━━━━━ Trecho escolhido ━━━━━
Como um bando de hippies maconheiros da Califórnia criou a computação pessoal

Todo mundo peladão, rock nas caixas, cilindros de gás hilariante, pavões passeando seus rabos coloridos pelo jardim. "Foi nessas festas que descobri quem era e quem não era circuncidado no Vale."

O "vale" é o do Silício, que na época nem se chamava assim, era o vale de Santa Clara, perto da Universidade Stanford. E quem descreve a festança é a mulher de um dos principais pesquisadores da ciência da computação que atuavam por lá.

Estamos nos anos 60, norte da Califórnia, geração pós-beatnik, contracultura, pacifismo e curtição hippie no auge. Também muito ativa, mas bem menos visível, é a comunidade científica que gestava a ideia de um computador pessoal (PC) e, em última análise, da internet como hoje a conhecemos.

A tese do autor americano John Markoff, repórter de tecnologia do "New York Times", é que hippies e nerds foram muito mais próximos do que nosso senso comum imagina. Que o próprio conceito de computação pessoal, e do computador como ferramenta de libertação, deriva diretamente da contracultura e deseu desprezo pelo poder centralizado.

Markoff desenvolve o tema no livro "What the Dormouse Said". O título cita o último verso da canção "White Rabbit", da banda californiana Jefferson Airplane, que por sua vez faz referência a "Alice no País das Maravilhas".

O herói de Markoff é quase um desconhecido: Douglas Engelbart, morto em julho passado, aos 88 anos. Nos anos 60 e 70, Engelbart chefiava, em Stanford, o Laboratório de Ampliação do Intelecto Humano.

O cientista via o computador como um instrumento individual, que elevaria o homem a novos horizontes. Assim como os hippies usavam o LSD para atingir níveis de consciência antes inalcançáveis.

Um nome-chave da contracultura frequentava o grupo de Engelbart (não sabia nada de computação, mas tinha curiosidade). Era Stewart Brand, autor da coleção de livros "The Whole Earth Catalog", o que de mais próximo existe de uma bíblia hippie.

Um dia Brand levou o guru do LSD Ken Kesey para conhecer o trabalho de Douglas Engelbart. Kesey não teve dúvida: "Depois do ácido, o que está vindo é isso aí".
━━━━━
### Exercícios a fazer
1. Copie do texto sobre os hippies e a computação pessoal o trecho que começa com as palavras "Markoff desenvolve o" e termina em "consciência antes inalcançáveis.".
2. Responda com base no texto sobre os hippies e a computação pessoal:
(a) Como se chamava, na época, o vale onde ficava a Universidade Stanford?
(b) Com quantos anos morreu Douglas Engelbart?
(c) Quem Stewart Brand levou para conhecer o trabalho de Engelbart?
3. Escreva a parte seguinte do texto sobre os hippies e a computação pessoal, a partir do ponto em que ele para.
O material não tem nenhuma relação com o texto sobre os hippies e a computação pessoal.
━━━━━ Dados fornecidos ━━━━━
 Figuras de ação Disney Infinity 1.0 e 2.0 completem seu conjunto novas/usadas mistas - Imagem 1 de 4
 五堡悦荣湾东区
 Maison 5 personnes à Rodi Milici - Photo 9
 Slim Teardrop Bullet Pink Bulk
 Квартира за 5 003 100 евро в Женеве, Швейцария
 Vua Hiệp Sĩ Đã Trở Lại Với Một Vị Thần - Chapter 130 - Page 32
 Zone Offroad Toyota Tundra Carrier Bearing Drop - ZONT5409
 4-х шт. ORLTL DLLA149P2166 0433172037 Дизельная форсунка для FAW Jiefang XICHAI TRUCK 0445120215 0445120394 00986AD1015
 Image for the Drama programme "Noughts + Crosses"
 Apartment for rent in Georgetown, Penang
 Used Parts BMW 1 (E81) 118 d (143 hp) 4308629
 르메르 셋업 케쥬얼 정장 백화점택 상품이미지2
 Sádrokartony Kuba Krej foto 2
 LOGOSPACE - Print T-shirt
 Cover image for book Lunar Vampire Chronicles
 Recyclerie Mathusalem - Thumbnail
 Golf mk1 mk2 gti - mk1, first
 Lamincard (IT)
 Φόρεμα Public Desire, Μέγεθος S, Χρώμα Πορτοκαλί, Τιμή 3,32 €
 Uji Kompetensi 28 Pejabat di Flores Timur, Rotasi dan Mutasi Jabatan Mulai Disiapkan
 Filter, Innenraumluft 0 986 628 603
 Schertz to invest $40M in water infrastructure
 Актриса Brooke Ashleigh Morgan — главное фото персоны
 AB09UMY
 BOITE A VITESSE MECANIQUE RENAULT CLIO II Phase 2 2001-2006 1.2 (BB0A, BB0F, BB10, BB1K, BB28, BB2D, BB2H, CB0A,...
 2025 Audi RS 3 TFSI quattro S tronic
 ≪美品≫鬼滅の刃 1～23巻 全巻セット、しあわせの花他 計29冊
━━━━━
### Respostas dadas
1.
Markoff desenvolve o tema no livro "What the Dormouse Said". O título cita o último verso da canção "White Rabbit", da banda californiana Jefferson Airplane, que por sua vez faz referência a "Alice no País das Maravilhas".

O herói de Markoff é quase um desconhecido: Douglas Engelbart, morto em julho passado, aos 88 anos. Nos anos 60 e 70, Engelbart chefiava, em Stanford, o Laboratório de Ampliação do Intelecto Humano.

O cientista via o computador como um instrumento individual, que elevaria o homem a novos horizontes. Assim como os hippies usavam o LSD para atingir níveis de consciência antes inalcançáveis.

2.
(a) Vale de Santa Clara.
(b) Aos 88 anos.
(c) O guru do LSD Ken Kesey.

3.
Mas as teses de Engelbart, sobre o computador como um "ampliador" do intelecto, não eram dominantes. Acreditava-se mais no computador como um "substituto" do cérebro. Era isso que estudava um outro laboratório de Stanford, o de Inteligência Artificial, também retratado no livro.

Os grupos de ampliação de intelecto e o de inteligência artificial não colaboravam entre si e ficavam fisicamente distantes. Mas os ambientes eram parecidos. Em meio ao clima de calças de tergal e camisas brancas de Stanford, eles preferiam chinelos, calças rasgadas, viviam em comunidades de bichos-grilos. Eram pacifistas, nudistas, tomavam LSD e fumavam maconha (às vezes no trabalho).

Uma ironia: os doidões eram pesadamente financiados pelo Pentágono. Para cientistas, uma das maneiras permitidas por lei de fugir do alistamento ao Vietnã era trabalhar com pesquisas que poderiam ter uso militar.

Até que os anos 70 chegaram à metade, a guerra acabou e os dois laboratórios de Stanford empacaram em muros conceituais. Não conseguiram transformar suas ideias em prática.

Esse papel coube a uma nova geração de nerds, surgida nessa era pós-Vietnã, no mesmo vale de Santa Clara: os "hobistas", que montavam computadores por diversão.

Não tinham amarras filosóficas e acadêmicas. Steve Jobs e Steve Wozniak, futuros fundadores da Apple, estavam nessa. Eles frequentavam clubes de computação criados por egressos dos laboratórios de Stanford. A partir daí, sabemos o que aconteceu.

Editado em 2005, "What the Dormouse Said" é vítima da velocidade estonteante com que tudo acontece na internet. A palavra "Google", por exemplo, nem aparece. E o grande vilão é Bill Gates. O dono da Microsoft surge como o único defensor, entre os pioneiros do PC, de que programas de computador são algo pelo qual se deve pagar.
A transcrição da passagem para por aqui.